**Provided passage:**
§

Inspiration and the elephant in the room

I’ve missed a week, I started with good intentions of a weekly blog but the elephant happened and I’ll get to that later.

We had a field trip with college to Bristol, we visited the usual art places Spike Island, M Shed, Arolfini and the Bristol Museum.  The idea being to collect reference material for our latest topic “Edges and Overlaps”.  It was nice actually visiting the art exhibitions rather than online virtual experiences, in my opinion experiencing some of the larger art installations in person is the only way to do them justice.

The Vanguard, Bristol Street Art was by far one of the most interesting exhibitions I’ve seen in a long time. I learnt so much about the origins of the whole street art scene and how it has grown and developed over the years. I first moved to Bristol in the mid/late 80’s and feel that I’ve only recently, in the past 20yrs fully appreciated it. So I loved learning more filling the gaps in my understanding and education about what is literally on my doorstep. One artist stood out for me Antony Micallef and I am definitely going to research him further. It felt that it didn’t matter what angle I looked at his painting from, it was lifting out the canvas and very real.

The Vanguard Exhibition M Shed Bristol

As we wandered around the various galleries and museums, I realised that I am drawn to pieces of work that have shapes, colours and texture that resonate with me on a deeper level. In the museum I found myself really admiring the pottery and sculptures.

§

**Provided data:**
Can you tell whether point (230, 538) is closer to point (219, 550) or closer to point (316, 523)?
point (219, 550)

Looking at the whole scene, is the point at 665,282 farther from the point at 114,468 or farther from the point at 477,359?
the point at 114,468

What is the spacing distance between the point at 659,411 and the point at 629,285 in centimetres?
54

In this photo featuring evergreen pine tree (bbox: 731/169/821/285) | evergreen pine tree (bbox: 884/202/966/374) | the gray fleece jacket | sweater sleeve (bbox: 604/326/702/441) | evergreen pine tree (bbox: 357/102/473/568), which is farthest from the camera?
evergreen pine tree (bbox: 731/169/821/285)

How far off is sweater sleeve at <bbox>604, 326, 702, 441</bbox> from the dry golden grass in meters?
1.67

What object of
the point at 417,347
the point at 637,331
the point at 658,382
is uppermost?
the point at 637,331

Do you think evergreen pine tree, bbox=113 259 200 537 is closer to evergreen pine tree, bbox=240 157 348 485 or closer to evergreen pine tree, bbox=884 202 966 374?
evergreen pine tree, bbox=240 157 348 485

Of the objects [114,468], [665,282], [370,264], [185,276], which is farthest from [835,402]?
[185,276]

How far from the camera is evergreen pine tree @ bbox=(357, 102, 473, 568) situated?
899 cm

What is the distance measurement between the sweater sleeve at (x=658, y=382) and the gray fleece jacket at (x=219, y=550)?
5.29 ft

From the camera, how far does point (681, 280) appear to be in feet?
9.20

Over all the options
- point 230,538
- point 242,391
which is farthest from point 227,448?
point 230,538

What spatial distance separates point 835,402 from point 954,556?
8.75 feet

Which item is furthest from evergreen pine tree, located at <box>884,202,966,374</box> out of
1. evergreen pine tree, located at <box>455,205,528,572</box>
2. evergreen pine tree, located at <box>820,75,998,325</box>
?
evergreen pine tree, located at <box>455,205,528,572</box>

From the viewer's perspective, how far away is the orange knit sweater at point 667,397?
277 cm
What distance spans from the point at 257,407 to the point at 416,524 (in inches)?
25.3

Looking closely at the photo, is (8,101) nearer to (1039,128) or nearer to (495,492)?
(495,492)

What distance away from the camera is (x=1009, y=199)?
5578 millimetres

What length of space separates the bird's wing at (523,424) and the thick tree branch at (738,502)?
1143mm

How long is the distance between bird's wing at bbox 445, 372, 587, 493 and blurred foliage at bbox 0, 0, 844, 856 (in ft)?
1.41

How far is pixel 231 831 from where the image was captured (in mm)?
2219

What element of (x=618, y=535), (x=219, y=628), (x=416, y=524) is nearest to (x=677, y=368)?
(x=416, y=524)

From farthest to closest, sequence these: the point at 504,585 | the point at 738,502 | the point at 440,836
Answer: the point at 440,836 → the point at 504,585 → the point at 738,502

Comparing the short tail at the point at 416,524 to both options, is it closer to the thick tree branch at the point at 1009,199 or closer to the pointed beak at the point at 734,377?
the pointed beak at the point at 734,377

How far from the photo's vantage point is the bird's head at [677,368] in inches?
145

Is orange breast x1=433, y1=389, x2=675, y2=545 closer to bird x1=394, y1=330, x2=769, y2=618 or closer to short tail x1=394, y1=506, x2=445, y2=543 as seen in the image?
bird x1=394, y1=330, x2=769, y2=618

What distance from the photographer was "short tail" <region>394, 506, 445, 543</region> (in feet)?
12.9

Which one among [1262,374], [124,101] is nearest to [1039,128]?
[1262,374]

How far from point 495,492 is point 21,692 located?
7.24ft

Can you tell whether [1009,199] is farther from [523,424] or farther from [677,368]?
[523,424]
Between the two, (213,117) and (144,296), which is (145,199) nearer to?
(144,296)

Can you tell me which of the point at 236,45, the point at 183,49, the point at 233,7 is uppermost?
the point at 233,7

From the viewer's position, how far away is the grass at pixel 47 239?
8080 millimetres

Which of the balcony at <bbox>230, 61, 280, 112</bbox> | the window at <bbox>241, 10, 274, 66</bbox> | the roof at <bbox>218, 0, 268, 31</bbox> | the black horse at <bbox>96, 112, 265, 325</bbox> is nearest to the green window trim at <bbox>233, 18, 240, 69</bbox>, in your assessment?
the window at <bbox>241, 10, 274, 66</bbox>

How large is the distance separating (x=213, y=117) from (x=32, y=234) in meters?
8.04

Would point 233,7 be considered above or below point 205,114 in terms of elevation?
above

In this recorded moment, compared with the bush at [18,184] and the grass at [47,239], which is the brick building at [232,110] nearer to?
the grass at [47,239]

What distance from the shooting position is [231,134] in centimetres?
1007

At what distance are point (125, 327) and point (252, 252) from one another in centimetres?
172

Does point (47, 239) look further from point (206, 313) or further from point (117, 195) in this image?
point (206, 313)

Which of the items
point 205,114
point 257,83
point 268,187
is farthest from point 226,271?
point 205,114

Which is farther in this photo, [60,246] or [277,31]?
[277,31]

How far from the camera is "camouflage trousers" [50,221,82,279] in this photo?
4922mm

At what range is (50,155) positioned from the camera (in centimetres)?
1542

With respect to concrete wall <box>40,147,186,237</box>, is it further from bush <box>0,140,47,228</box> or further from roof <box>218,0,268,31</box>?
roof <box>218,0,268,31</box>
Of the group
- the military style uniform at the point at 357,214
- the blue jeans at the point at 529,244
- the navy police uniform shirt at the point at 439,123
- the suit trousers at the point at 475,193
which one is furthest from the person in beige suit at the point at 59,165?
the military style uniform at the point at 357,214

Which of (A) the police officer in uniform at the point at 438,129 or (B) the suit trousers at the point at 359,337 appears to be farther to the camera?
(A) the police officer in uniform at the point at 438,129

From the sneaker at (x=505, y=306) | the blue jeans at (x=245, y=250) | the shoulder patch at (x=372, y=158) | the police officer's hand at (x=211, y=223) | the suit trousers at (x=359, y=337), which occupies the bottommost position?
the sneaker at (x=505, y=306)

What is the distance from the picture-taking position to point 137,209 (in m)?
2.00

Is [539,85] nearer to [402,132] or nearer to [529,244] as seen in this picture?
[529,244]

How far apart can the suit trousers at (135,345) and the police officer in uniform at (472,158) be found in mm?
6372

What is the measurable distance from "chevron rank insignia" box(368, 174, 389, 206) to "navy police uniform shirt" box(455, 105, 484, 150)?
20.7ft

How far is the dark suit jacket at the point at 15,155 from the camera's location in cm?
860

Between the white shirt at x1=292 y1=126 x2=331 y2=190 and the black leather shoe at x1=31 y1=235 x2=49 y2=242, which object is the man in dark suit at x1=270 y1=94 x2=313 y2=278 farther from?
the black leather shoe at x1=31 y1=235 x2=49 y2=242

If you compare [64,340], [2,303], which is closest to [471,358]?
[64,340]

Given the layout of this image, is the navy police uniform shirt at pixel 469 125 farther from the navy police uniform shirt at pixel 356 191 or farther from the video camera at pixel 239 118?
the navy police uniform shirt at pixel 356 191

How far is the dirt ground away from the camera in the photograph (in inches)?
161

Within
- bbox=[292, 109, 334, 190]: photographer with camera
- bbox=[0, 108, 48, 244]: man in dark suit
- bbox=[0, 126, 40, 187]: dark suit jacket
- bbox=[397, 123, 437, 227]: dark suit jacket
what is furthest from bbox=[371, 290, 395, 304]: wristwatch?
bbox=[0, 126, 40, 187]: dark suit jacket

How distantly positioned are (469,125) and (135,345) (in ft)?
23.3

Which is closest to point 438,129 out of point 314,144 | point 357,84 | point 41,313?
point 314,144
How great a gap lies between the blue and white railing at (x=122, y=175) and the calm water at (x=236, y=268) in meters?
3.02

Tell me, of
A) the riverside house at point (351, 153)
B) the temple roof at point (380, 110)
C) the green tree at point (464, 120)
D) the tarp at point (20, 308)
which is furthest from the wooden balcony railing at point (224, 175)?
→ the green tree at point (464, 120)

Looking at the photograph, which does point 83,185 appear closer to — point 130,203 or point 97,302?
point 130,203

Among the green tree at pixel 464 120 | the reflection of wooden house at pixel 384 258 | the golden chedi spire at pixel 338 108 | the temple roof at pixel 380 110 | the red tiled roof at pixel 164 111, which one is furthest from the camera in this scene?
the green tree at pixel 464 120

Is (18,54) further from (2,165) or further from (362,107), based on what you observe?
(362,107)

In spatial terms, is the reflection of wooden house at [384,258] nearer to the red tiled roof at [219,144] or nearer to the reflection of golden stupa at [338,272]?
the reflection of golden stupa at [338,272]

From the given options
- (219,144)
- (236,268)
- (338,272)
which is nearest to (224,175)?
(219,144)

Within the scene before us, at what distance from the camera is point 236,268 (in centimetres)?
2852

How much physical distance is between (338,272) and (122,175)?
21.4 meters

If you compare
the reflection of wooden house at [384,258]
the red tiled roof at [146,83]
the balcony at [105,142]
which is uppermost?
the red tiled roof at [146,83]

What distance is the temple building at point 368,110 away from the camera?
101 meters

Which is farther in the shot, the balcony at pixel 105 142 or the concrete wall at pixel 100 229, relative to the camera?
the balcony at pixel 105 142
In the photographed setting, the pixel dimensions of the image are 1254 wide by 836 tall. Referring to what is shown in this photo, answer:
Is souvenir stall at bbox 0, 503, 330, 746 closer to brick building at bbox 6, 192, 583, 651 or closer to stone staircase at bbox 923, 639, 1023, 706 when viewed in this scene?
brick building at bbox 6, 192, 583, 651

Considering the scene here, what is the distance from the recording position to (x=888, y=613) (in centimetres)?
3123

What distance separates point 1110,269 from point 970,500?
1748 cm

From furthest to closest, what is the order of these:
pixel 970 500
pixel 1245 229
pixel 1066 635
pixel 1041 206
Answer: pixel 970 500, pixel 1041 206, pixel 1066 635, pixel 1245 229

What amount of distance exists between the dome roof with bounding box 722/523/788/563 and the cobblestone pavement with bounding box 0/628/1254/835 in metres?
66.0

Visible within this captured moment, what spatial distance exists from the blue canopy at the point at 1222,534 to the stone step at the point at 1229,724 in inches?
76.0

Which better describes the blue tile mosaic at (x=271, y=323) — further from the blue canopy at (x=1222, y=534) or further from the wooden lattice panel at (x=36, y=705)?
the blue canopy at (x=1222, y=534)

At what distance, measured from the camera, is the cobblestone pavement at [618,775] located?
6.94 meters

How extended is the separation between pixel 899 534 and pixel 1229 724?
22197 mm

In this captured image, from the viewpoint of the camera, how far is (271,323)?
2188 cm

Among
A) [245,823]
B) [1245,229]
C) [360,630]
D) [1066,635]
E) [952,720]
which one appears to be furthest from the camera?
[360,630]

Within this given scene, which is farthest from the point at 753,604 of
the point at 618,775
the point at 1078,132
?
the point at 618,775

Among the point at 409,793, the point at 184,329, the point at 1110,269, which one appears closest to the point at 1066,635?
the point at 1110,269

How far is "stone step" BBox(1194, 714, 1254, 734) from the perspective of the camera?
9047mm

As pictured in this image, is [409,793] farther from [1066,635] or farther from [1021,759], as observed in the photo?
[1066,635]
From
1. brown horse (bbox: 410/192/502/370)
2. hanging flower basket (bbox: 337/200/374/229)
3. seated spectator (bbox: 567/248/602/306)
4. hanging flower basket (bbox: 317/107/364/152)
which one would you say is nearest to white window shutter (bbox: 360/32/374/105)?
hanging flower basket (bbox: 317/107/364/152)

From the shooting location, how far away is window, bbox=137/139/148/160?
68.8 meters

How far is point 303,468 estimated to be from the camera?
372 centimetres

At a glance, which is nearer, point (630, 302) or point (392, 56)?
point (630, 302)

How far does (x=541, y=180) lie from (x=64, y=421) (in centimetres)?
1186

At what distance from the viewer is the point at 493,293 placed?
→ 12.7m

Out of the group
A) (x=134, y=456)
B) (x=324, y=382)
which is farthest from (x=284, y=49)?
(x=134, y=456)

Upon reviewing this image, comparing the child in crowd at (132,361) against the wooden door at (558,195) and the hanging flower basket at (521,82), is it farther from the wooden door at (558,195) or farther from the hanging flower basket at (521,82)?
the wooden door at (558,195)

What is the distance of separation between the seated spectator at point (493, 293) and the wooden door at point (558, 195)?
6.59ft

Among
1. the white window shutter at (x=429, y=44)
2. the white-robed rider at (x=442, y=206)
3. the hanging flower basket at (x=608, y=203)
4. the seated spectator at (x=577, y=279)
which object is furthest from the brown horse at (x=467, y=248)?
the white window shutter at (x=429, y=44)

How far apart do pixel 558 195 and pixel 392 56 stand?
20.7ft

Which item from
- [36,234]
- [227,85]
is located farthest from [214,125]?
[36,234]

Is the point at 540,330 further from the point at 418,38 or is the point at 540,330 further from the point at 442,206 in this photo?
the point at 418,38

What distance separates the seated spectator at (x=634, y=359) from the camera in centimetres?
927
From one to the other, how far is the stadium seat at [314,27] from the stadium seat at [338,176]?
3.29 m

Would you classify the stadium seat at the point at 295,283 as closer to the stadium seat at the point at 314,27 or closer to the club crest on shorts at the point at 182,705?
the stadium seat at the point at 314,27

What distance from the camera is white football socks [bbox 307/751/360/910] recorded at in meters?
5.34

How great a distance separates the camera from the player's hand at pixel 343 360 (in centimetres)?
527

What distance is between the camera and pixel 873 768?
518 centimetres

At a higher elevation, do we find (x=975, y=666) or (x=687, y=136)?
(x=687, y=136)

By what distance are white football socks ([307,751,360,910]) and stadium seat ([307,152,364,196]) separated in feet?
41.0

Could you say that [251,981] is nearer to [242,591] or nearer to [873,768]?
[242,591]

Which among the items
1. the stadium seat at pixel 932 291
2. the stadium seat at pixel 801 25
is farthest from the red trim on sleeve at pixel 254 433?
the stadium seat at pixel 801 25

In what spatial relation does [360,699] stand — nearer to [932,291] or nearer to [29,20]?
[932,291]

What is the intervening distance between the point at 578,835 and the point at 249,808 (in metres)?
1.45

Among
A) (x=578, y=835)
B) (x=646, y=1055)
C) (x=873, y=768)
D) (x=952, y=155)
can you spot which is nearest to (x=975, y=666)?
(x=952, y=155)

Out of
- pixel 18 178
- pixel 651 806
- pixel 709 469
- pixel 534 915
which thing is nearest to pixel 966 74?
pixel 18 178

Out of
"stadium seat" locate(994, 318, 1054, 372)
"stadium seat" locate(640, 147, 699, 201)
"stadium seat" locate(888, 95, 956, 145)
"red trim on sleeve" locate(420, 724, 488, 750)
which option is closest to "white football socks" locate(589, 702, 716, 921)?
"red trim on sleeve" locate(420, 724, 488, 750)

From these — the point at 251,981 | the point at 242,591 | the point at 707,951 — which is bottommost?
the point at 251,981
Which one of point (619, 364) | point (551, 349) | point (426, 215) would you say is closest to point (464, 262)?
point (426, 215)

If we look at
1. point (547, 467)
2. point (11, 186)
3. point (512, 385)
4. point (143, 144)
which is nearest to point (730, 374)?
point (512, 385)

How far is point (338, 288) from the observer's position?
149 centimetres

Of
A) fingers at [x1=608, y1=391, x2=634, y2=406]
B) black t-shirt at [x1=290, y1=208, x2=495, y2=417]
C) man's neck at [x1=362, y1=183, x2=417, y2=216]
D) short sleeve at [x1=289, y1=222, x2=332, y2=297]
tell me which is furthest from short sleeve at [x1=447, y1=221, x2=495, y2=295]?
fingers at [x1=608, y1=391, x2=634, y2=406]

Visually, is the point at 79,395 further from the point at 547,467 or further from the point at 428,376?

§

**Exercise requirements:** Carry on the blog post about the Bristol field trip from its last sentence. The lines above have no connection to the blog post about the Bristol field trip.

**Right answer:**
At Spike Island they had two exhibitors, Lucy Stein and Peggy Ahwesh. I found that some of Lucy Stein’s pieces of work I could take or leave but her large art installation “wet room” and a couple of her other pieces really connected with me on a deeper level. The colours she used and the fact that she references local folklore and mythologies intrigued my spiritual side.

And now for the elephant in the room Peggy Ahwesh, her work Vision Machines was extremely interesting, and in hindsight I should’ve listened to the nagging voice that I’d seen her work before and not to see the films behind the curtain. But nope, I’m with the rest of my class and in fact I’d got lost in the cgi of Vision Machines so entered the room part way through “The Scary Movie”, bizarrely at the same point I walked out of a screening of it in London a number of years ago. Fate trying to tell me something? I don’t know but this movie is the reason I couldn’t write a blog because I had to process how it affected me. I wasn’t prepared for the trauma response it triggered in me. It’s a very dark and disturbing take on gender roles, and exploitation of feminism, through two children acting out a horror movie. It was made around 1993 and I have to give Peggy a lot of credit for how cleverly she tackles these long standing societal issues. However, there are other taboo subjects that this film touches on, like the exploitation of children and the sexualisation of innocent games. The music score, sound effects and final editing were very cleverly done. As much I tried to watch with objectivity, as a parent of a young child I found it difficult to ignore the underlying messages, and as a survivor of abuse I found myself stuck in the past.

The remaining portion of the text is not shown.